Ian’s insights highlight design’s potential to play a crucial role in shaping Canada's future. By embracing bold ideas, strategic vision, and empathy-driven innovation, Canadians have a chance to rethink their nation, not just as a global leader in design, but as a cohesive, thoughtful society ready to tackle the challenges ahead.
This podcast was recorded just before Ian hosted a DesignMeets event on Canadian identity through design featuring a screening of Design Canada.
Ian Chalmers is a design entrepreneur and principal of Pivot Design Group, an experience and systems design agency in Toronto. He’s also the driving force behind DesignMeets, an event platform that promotes the sharing of information, ideas, and different points of view on critical design topics, and a founder of ARCTRN Group, an experimental initiative exploring the process of uncovering human stories and insights in data.
With more than 25+ years of design and design research, Ian is acknowledged as a business leader, mentor, creative director, and solutions provider across Canada’s business landscape and in the academic community.
His recent project has focused on the healthcare vertical, through Pivot Health, applying people-centric design solutions for researchers, scientists, physicians, and institutions. Through DesignMeets, he has explored the relationship between design and topics such as climate change, artificial intelligence, and the circular economy.

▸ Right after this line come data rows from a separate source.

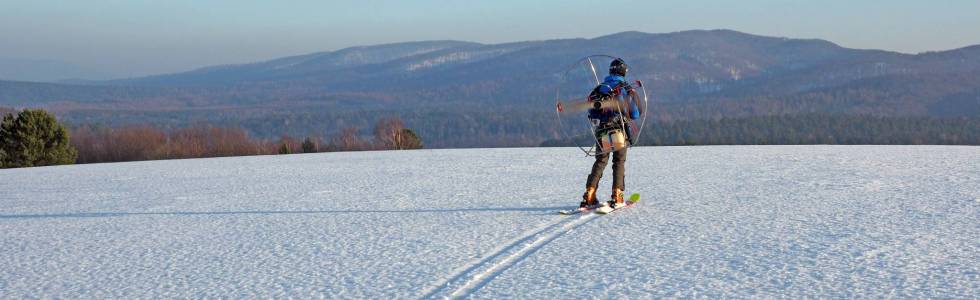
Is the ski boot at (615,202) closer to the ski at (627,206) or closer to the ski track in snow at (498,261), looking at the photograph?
the ski at (627,206)

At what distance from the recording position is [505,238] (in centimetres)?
956

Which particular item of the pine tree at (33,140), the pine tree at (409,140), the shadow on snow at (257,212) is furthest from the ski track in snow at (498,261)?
the pine tree at (409,140)

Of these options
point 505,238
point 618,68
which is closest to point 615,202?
point 618,68

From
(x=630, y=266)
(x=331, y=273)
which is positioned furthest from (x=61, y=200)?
(x=630, y=266)

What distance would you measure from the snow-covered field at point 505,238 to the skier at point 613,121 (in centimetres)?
53

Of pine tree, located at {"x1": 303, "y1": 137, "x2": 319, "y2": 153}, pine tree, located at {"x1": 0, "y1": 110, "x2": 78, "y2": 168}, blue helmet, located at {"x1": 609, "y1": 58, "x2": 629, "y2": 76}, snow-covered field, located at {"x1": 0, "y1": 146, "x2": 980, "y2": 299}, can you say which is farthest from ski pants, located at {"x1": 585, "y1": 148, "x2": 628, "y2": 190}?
pine tree, located at {"x1": 303, "y1": 137, "x2": 319, "y2": 153}

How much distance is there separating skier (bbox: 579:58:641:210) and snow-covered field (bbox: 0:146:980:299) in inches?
20.9

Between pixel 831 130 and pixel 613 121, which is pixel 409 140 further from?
pixel 831 130

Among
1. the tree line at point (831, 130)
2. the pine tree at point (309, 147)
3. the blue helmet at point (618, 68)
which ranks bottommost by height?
the tree line at point (831, 130)

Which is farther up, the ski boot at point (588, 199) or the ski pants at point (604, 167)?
the ski pants at point (604, 167)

Ian is also a committed community member, serving on the board of Pencils for Kids, a charity that provides scholarships for young women, farming programs, and sewing programs for young women in a small community in Nigér, West Africa. He’s a former member of the board of directors of the Association of Registered Graphic Designers (RGD), teaches a Post-graduate Interdisciplinary Design program at George Brown School of Design. He is a graduate of the Design & Visual Communications Program at OCAD University.